#### [ASSIGNMENT]
Beginning with the line that contains "Top blog de" and ending with the line that contains "Сравнительный анализ стоимости", reproduce the lines of the entries below exactly, omitting pictures.

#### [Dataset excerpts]
'''

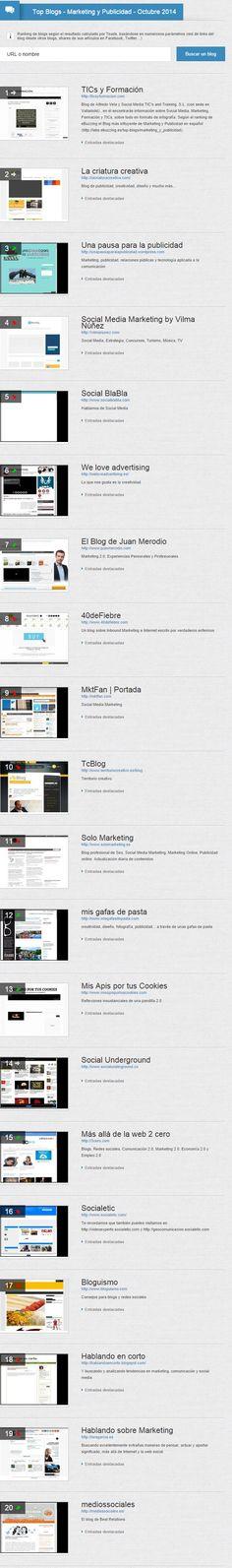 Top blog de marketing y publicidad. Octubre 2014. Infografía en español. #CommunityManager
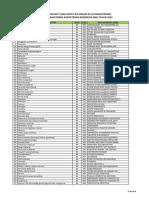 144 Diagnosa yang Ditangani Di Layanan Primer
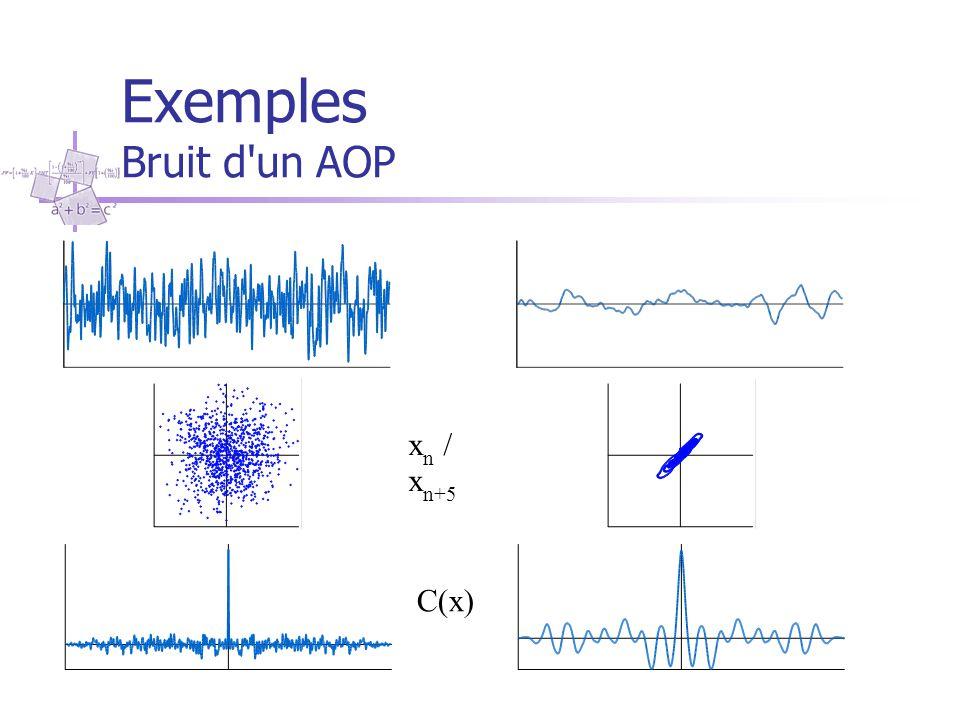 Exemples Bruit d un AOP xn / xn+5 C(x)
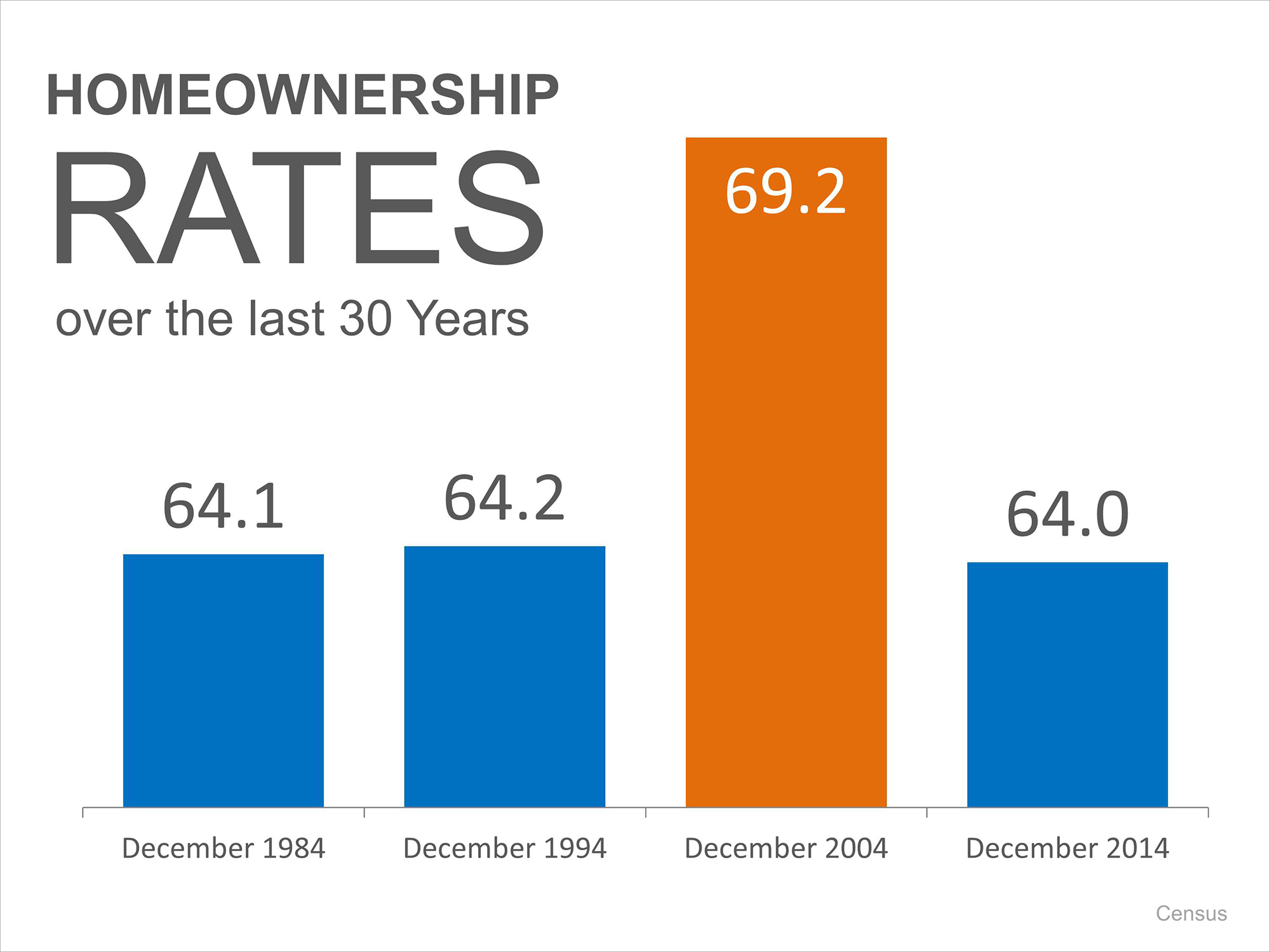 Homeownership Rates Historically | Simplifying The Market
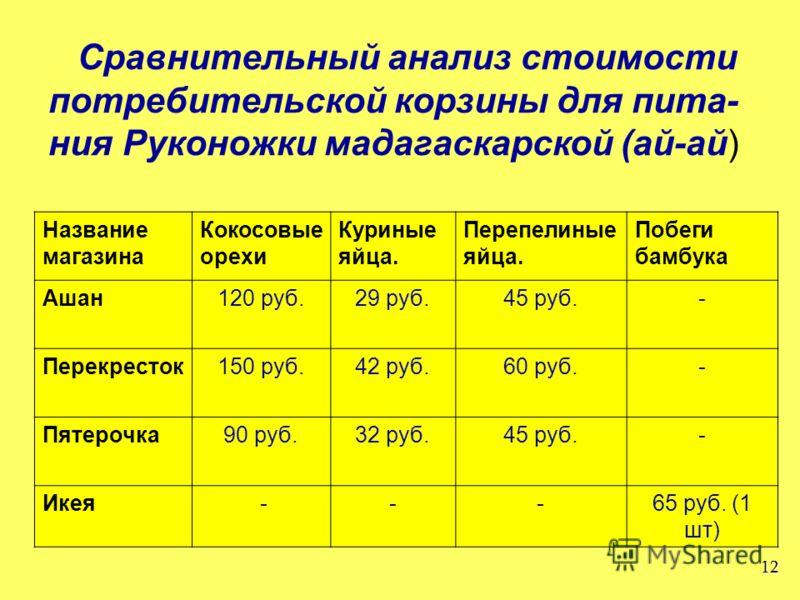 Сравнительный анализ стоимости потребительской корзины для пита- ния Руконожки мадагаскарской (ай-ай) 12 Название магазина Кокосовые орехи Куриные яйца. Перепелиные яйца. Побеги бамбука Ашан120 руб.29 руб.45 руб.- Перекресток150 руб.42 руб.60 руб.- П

'''
'''

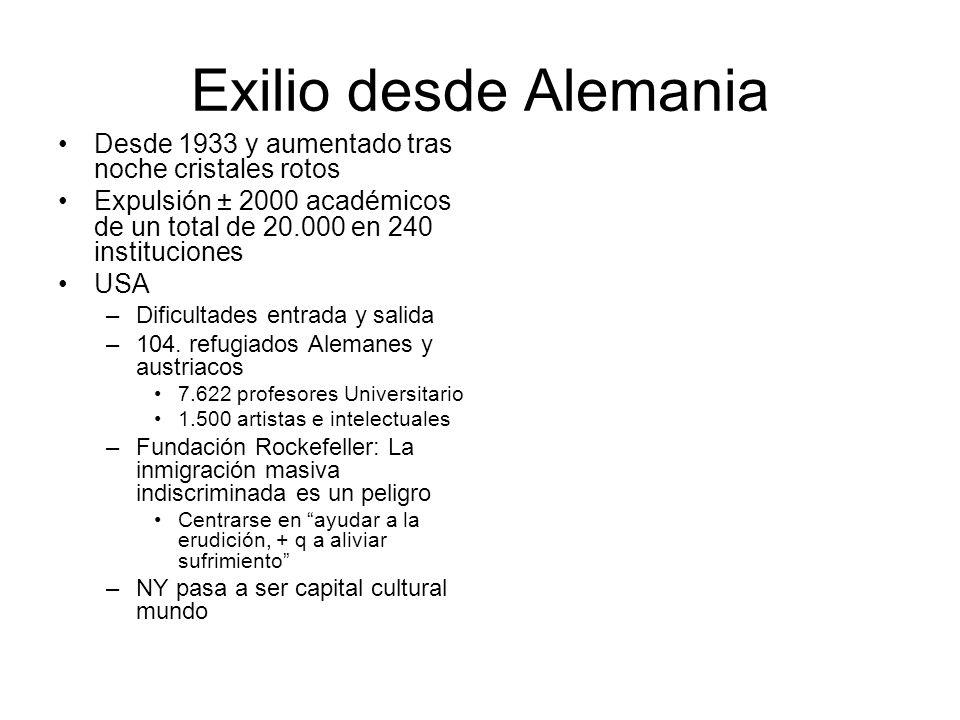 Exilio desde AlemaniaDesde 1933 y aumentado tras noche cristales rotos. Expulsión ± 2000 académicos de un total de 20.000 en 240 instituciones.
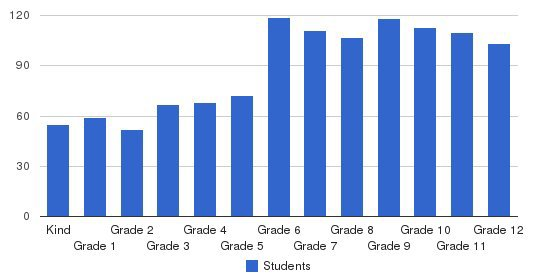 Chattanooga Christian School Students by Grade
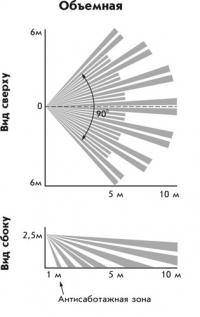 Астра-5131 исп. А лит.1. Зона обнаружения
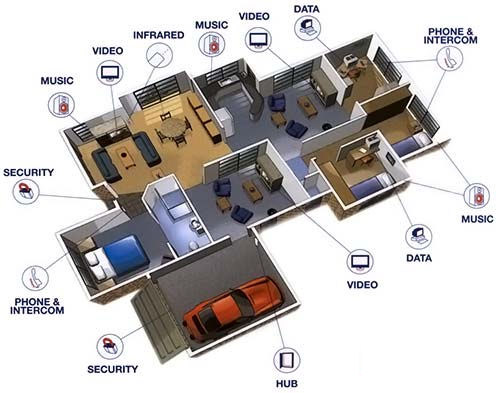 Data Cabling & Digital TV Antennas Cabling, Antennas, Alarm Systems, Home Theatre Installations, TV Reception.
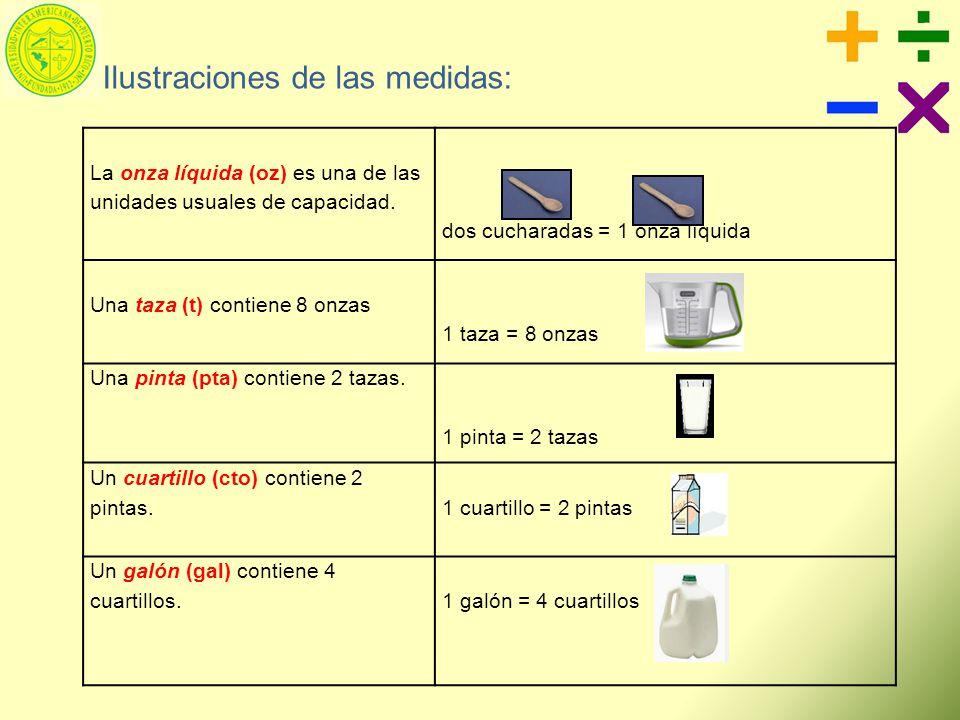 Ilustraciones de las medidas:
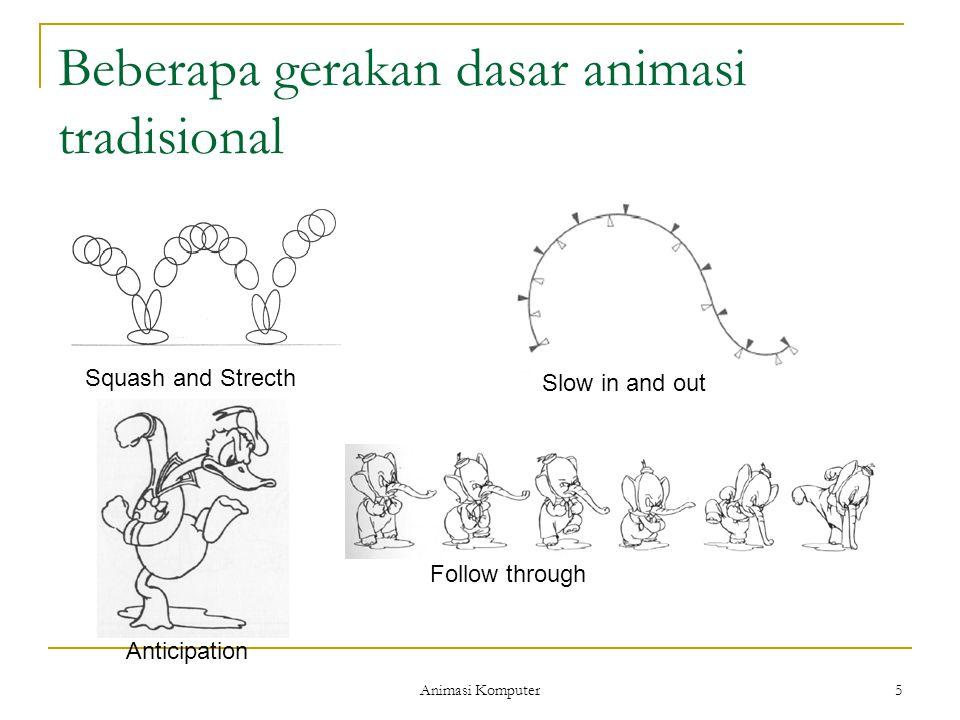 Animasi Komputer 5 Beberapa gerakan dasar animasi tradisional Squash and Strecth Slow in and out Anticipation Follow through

'''

#### [COMPLETED EXERCISE]
 Top blog de marketing y publicidad. Octubre 2014. Infografía en español. #CommunityManager
 144 Diagnosa yang Ditangani Di Layanan Primer
 Exemples Bruit d un AOP xn / xn+5 C(x)
 Homeownership Rates Historically | Simplifying The Market
 Сравнительный анализ стоимости потребительской корзины для пита- ния Руконожки мадагаскарской (ай-ай) 12 Название магазина Кокосовые орехи Куриные яйца. Перепелиные яйца. Побеги бамбука Ашан120 руб.29 руб.45 руб.- Перекресток150 руб.42 руб.60 руб.- П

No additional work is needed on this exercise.